The Agony of Defeat
by Eddie Tews
Time was, Condoleezza Rice was admonishing the North Koreans--who were
offering to dismantle their nuclear program in exchange for food aid--that
the United States would not be victimized by Korean bribery.
Condi and friends are now whistling a different tune:
Seeking to persuade North Korea to abandon its threat to produce nuclear
weapons, the Bush administration yesterday for the first time handed the
North a detailed proposal promising an aid package and a guarantee not to
attack in exchange for a commitment to abandon its nuclear ambitions.
Now, any reason the Bush Administration couldn't have offered to lift
Iraq's sanctions had Saddam "in exchange" offered a "commitment to abandon
its nuclear ambitions"?
Well, maybe because the Bush Administration (like the Clinton
Administration before it) was well aware that Saddam had long since
abandoned his nuclear (and other banned weapons) ambitions, not to mention
the weapons themselves--if only because he knew that it was a fool's game
to try to out-gun the Israelis and the Americans.
Given the Bush Administration's latest about-face, can there be any
doubt whatsoever that the Administration had absolutely zero
expectations of finding any sign of an extant banned weapons program
in Iraq?
Good ol' Scottie McClellan is keeping a stiff upper-lip, anyway: "One way
to look at this is to look at the Libya model. Good-faith action on North
Korea's part will be met with good-faith response by the other parties."

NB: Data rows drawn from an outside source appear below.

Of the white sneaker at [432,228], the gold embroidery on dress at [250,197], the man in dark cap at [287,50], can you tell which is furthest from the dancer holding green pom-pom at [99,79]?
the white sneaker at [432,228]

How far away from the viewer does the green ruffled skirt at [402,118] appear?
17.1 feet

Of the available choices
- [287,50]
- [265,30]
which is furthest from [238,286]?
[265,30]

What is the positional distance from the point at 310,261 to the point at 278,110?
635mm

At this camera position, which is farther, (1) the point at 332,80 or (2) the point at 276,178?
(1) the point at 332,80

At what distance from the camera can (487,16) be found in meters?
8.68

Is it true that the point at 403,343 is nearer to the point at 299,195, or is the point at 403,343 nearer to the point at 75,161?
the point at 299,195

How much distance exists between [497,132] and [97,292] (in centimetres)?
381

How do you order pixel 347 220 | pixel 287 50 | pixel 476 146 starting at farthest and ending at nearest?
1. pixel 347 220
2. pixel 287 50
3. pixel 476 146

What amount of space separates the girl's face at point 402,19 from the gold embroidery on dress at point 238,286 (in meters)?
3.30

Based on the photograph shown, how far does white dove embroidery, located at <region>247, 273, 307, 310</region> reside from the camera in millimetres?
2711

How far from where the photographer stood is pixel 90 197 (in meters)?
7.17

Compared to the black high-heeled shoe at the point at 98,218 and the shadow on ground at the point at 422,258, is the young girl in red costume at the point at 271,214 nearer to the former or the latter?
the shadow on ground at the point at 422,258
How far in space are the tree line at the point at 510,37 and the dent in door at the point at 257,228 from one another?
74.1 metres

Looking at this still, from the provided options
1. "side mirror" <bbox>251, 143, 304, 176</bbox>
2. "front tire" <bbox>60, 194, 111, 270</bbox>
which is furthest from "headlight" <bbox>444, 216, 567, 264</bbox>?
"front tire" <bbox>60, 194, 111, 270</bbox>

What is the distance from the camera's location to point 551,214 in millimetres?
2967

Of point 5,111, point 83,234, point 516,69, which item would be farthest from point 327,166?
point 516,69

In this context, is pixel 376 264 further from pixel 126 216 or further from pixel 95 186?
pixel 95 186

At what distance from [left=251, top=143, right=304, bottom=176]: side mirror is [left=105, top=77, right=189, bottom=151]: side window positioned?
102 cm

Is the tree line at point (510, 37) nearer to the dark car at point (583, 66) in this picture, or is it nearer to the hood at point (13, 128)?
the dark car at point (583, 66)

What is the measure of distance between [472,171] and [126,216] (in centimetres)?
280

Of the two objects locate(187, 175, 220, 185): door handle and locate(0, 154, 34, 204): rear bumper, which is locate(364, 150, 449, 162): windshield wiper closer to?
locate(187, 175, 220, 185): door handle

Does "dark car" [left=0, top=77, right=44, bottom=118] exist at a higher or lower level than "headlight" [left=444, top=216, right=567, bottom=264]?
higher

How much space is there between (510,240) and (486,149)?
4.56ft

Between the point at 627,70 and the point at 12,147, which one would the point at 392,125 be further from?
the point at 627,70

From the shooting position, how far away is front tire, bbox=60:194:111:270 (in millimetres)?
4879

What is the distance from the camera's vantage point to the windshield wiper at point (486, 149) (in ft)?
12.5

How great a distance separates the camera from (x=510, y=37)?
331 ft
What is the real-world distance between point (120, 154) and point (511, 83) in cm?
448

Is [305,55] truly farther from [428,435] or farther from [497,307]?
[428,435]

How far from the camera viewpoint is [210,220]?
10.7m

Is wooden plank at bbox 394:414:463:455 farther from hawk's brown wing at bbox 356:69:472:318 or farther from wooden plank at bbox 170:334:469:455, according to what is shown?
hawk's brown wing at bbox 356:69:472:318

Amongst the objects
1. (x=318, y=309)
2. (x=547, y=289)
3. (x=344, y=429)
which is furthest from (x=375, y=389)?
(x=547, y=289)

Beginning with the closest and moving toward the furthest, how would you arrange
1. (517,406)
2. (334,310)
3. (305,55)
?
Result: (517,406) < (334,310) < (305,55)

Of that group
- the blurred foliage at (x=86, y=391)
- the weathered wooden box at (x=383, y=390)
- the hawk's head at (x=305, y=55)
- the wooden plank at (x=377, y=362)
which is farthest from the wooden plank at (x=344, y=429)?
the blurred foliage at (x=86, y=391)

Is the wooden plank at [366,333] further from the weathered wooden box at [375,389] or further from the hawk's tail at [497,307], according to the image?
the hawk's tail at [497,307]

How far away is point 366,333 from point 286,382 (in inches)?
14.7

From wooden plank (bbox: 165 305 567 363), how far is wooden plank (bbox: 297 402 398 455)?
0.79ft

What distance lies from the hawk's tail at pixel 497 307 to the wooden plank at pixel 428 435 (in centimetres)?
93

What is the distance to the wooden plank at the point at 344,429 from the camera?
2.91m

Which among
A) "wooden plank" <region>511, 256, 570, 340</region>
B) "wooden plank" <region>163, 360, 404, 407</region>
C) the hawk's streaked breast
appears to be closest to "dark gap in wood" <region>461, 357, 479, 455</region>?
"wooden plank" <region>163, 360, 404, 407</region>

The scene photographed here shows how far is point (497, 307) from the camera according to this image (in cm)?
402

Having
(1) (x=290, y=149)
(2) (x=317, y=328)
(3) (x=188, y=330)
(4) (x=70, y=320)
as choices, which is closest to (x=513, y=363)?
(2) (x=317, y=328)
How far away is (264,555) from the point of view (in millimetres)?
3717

No doubt the US will soon be making a similar "good-faith" offer to
Iran--which, it was reported a few months ago, "could be unstoppably on its
way to producing nuclear material for its own bombs" as soon as this
summer. So if the Bush Administration can offer "good-faith" negotiations
with two of the three charter members of the Axis Of Evil club, why not
with the third? (Of course, it's probably now wishing it had done.)

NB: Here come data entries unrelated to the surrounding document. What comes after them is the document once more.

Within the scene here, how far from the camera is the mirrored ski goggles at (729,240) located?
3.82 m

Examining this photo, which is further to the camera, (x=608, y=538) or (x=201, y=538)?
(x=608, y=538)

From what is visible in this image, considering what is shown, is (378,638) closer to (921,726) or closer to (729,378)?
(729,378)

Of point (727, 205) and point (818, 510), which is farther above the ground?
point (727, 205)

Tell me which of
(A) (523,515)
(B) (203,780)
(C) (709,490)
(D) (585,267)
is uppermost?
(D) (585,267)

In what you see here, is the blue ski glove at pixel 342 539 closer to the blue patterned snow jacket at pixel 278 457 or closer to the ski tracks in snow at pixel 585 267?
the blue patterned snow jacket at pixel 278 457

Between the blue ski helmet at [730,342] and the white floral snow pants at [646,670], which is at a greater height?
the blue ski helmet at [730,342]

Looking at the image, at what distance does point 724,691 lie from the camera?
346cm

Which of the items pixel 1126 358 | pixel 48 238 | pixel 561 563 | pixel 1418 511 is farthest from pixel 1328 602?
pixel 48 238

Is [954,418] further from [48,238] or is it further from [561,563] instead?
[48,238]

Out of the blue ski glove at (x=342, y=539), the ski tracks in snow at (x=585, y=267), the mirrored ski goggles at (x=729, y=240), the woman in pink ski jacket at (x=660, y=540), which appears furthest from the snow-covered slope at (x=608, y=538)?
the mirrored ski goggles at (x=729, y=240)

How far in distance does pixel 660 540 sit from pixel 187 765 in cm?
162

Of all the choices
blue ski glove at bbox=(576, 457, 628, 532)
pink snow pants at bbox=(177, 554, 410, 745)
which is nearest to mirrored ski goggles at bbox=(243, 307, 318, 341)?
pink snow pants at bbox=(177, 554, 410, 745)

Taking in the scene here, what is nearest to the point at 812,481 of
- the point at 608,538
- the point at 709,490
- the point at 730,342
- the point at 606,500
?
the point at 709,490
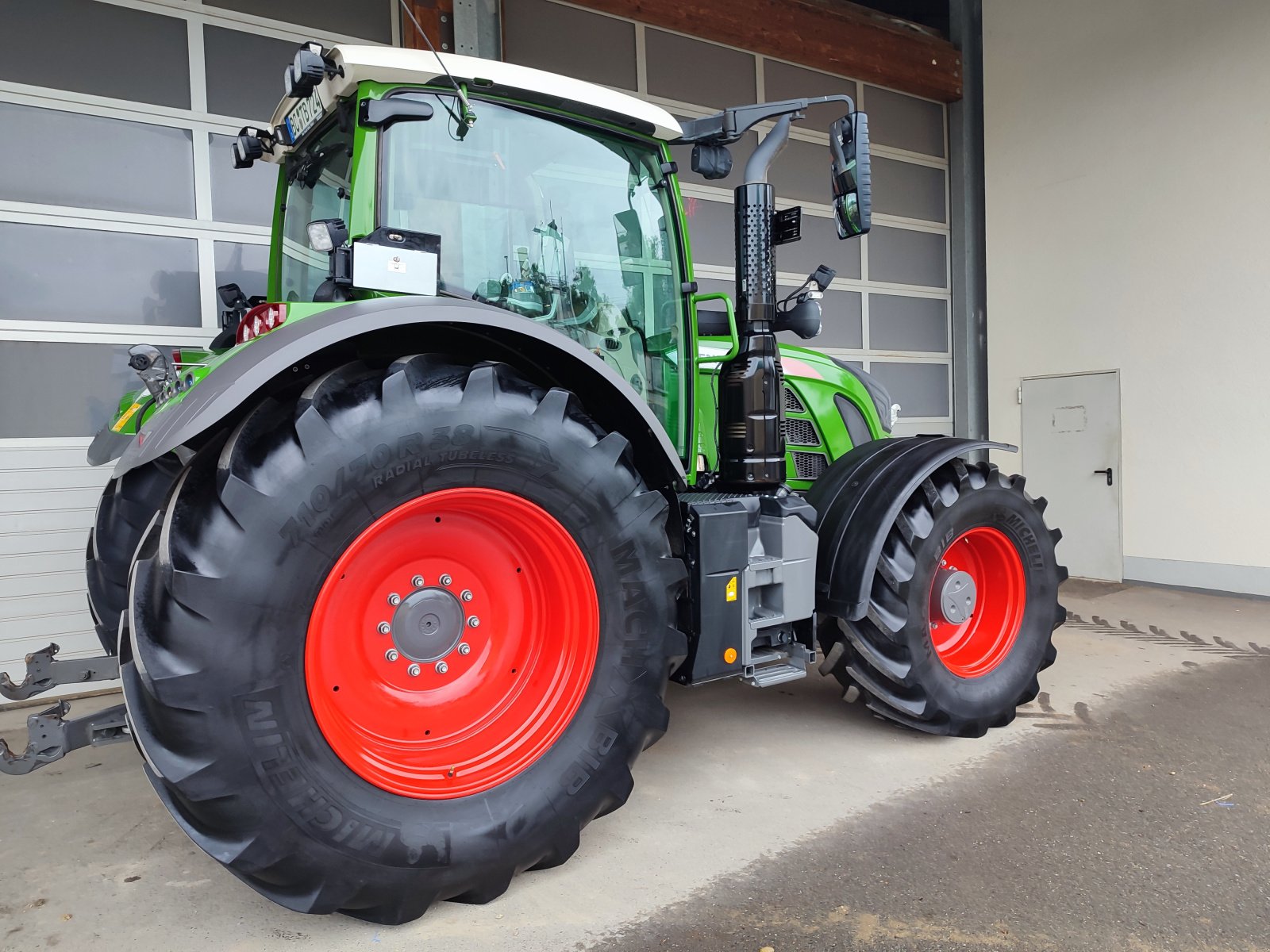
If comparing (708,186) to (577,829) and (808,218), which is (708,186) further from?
(577,829)

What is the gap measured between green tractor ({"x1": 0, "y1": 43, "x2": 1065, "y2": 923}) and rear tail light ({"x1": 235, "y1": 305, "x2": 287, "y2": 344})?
2 cm

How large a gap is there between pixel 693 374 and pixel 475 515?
1.06 metres

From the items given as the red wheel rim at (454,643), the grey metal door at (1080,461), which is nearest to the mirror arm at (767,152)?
the red wheel rim at (454,643)

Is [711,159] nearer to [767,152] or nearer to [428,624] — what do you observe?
[767,152]

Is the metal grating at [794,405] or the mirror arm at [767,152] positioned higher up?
the mirror arm at [767,152]

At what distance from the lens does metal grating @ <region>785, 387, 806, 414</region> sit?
3.79 m

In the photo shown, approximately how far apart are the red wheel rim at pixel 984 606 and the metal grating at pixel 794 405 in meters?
0.90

Simple: it saw Iraq as entirely defenseless. In other words, having
disarmed at least eight years prior to Bush's merry war, it had nothing of
value to offer in return--save perhaps an oil concession, which the Bush
Administration preferred to take outright.
Given that it was a country with a military 400 times smaller than the
United States', with no weapons of mass destruction to its name, and
reeling from a decade of the most punitive sanctions regime in history;
stealing Iraq's oil should have been as easy as the proverbial taking of
candy from an infant.
Instead, the battered, bruised, and beleaguered Iraqis have stalemated and
crippled the US military. (Retired General Barry McCaffrey goes even: "The
Army is accelerating downhill at the moment, and if the course isn't
changed, we could damage it significantly or even break it in the next five
years.")
The "good-faith" offer to Iran is thus probably a foregone conclusion.
Begging the question, how soon 'til the United States makes a "good-faith"
offer to bin Laden, marking the official collapse of the "War On Terror."
And, natch, how deftly will Limbaugh and McClellan be able to spin the
ignominious groveling at the feet of the gooks and the towel-heads?